Radio Astronomy: The Early Days. Historically, radio astronomy was the very first of the wavelengths to be studied outside the visible. The story starts with a man named Jansky, who worked for the Bell Labs and was asked by them in 1931 to work out why they were getting "noise" or electrical interference on their telephone lines, which produced a sort of crackling or hiss. Using an elaborate apparatus of antennae on a rotating turntable meters across, Jansky was able to identify three sources: infrequent noise from nearby lightning strikes (Remember that lightning is a great flow of electricity from ground to air or vice-versa, and the flow of charged particles can give off electromagnetic radiation.); a general background from more distant thunderstorms and lightning strikes; and a general background coming from outside the atmosphere- indeed we now recognize that Jansky discovered radio radiation from the Milky Way galaxy. Bell Labs thanked Jansky for his efforts - and then, remarkably, set him to work on some completely different project. (His name is now commemorated in a unit of "radio flux" or brightness.) The whole subject more-or-less languished, except for the efforts of an amateur named Grote Reber, who built a radio telescope a couple of meters in diameter in his back yard in 1936. He was the only active radio astronomer in the world until about 1944. However, technological developments were advancing - as so often, they were driven by military considerations. The Second World War led to lots of research into radar, and to the development of dishes and detectors which were well-engineered and quite sensitive. Indeed, radar stations in the war used to pick up spurious signals which they realized came from the sun and the Galaxy. Thus it was that after the war there were experts and equipment ready to leap into this new science. The British in particular were ready for this, and claimed some German-made radar dishes, the best in the world, in the setting up of the first real radio astronomy observatories (like the famous Jodrell Bank, near Manchester).

Modern Considerations.

In some senses, radio telescopes are nothing more than scaled-up versions of optical telescopes used at the prime focus. It is worth reminding you that they are made very big simply so that they can resolve details better -- the long wavelength of radio radiation makes this a serious limitation unless the dishes are enormous. To look at different parts of the sky, it is helpful to have "fully steerable" radio telescopes - that is, telescopes that can be pointed to wherever you like. The largest such telescope, near Bonn, Germany, is about 100 metres in diameter. But it is not the largest radio telescope of all -- not by a long bargin. That honour goes to Arecibo.

- [INFORMATION PROVIDED]
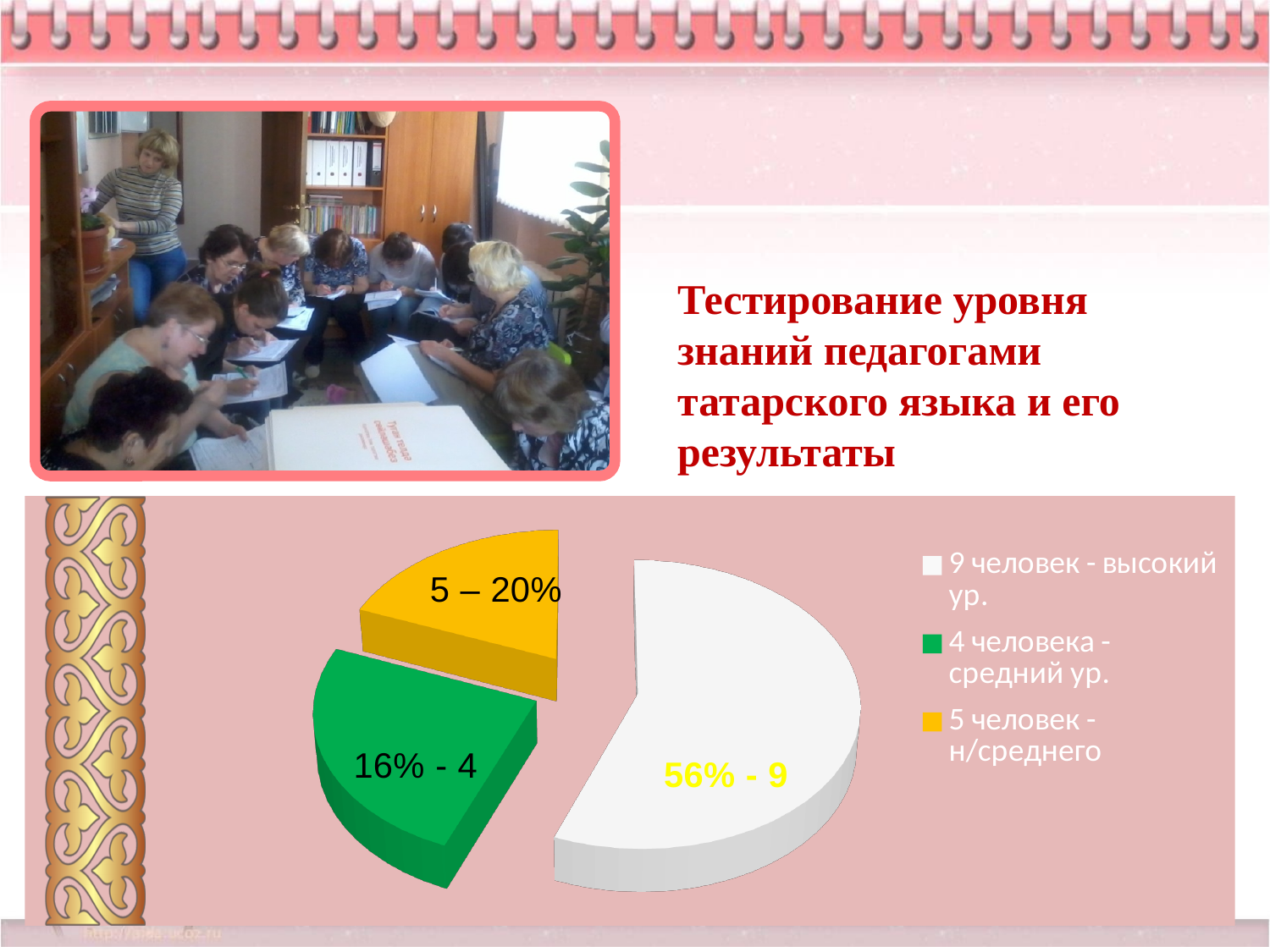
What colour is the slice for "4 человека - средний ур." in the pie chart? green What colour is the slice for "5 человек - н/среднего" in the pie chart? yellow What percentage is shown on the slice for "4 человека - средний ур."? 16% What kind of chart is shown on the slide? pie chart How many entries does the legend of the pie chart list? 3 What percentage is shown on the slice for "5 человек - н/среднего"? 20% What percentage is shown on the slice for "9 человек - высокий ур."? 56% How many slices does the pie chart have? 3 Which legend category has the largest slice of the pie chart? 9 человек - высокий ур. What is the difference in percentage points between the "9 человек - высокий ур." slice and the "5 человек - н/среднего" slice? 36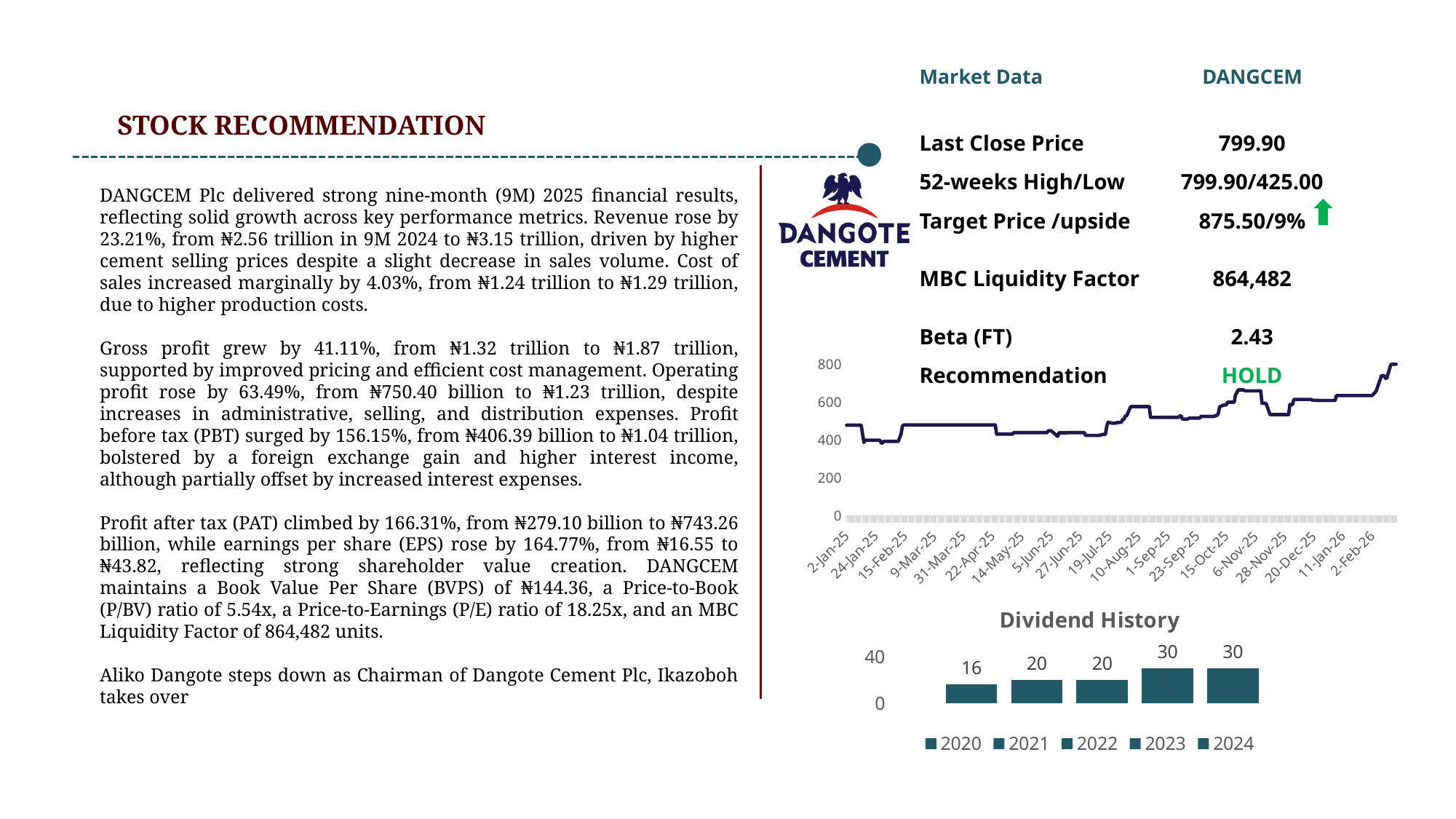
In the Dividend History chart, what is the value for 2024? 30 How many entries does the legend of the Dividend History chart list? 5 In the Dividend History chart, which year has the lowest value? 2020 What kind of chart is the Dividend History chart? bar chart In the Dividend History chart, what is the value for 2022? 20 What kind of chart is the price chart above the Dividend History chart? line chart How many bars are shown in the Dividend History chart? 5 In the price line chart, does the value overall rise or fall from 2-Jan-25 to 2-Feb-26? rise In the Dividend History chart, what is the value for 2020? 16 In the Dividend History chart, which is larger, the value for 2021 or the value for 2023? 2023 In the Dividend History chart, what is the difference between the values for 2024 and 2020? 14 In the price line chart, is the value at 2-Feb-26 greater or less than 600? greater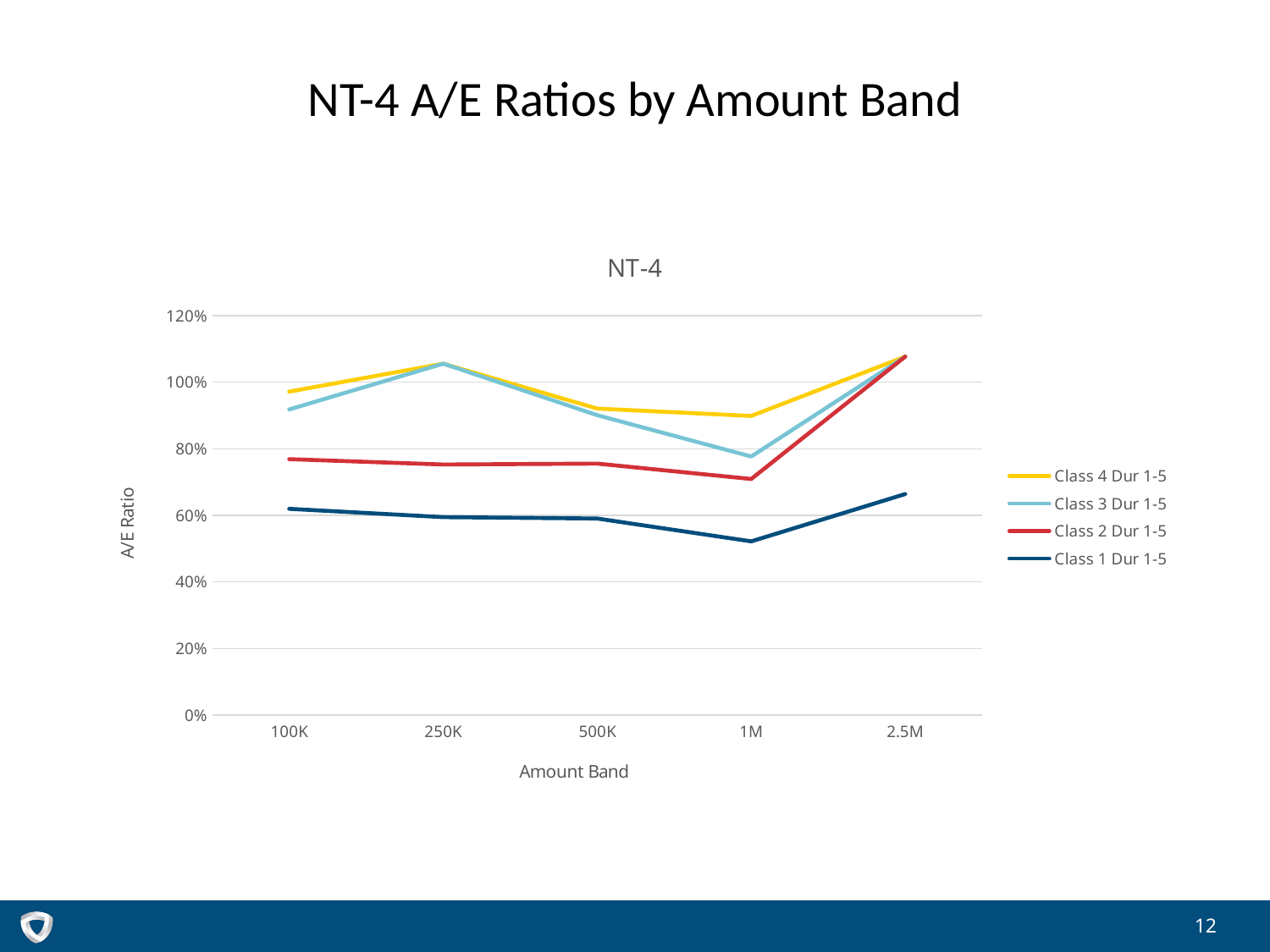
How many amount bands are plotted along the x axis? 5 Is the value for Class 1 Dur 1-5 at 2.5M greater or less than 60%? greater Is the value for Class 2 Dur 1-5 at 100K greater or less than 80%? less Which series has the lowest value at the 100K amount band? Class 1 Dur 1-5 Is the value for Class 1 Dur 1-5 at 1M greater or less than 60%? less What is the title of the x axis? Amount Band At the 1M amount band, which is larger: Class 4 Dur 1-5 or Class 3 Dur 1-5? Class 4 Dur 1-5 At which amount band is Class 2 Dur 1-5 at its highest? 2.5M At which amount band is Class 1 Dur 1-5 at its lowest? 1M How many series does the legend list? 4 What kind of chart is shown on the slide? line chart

- [PROBLEM REQUIREMENTS]
Write out the radio astronomy text word for word from "In some senses, radio" to "goes to Arecibo.".

- [TASK RESULT]
In some senses, radio telescopes are nothing more than scaled-up versions of optical telescopes used at the prime focus. It is worth reminding you that they are made very big simply so that they can resolve details better -- the long wavelength of radio radiation makes this a serious limitation unless the dishes are enormous. To look at different parts of the sky, it is helpful to have "fully steerable" radio telescopes - that is, telescopes that can be pointed to wherever you like. The largest such telescope, near Bonn, Germany, is about 100 metres in diameter. But it is not the largest radio telescope of all -- not by a long bargin. That honour goes to Arecibo.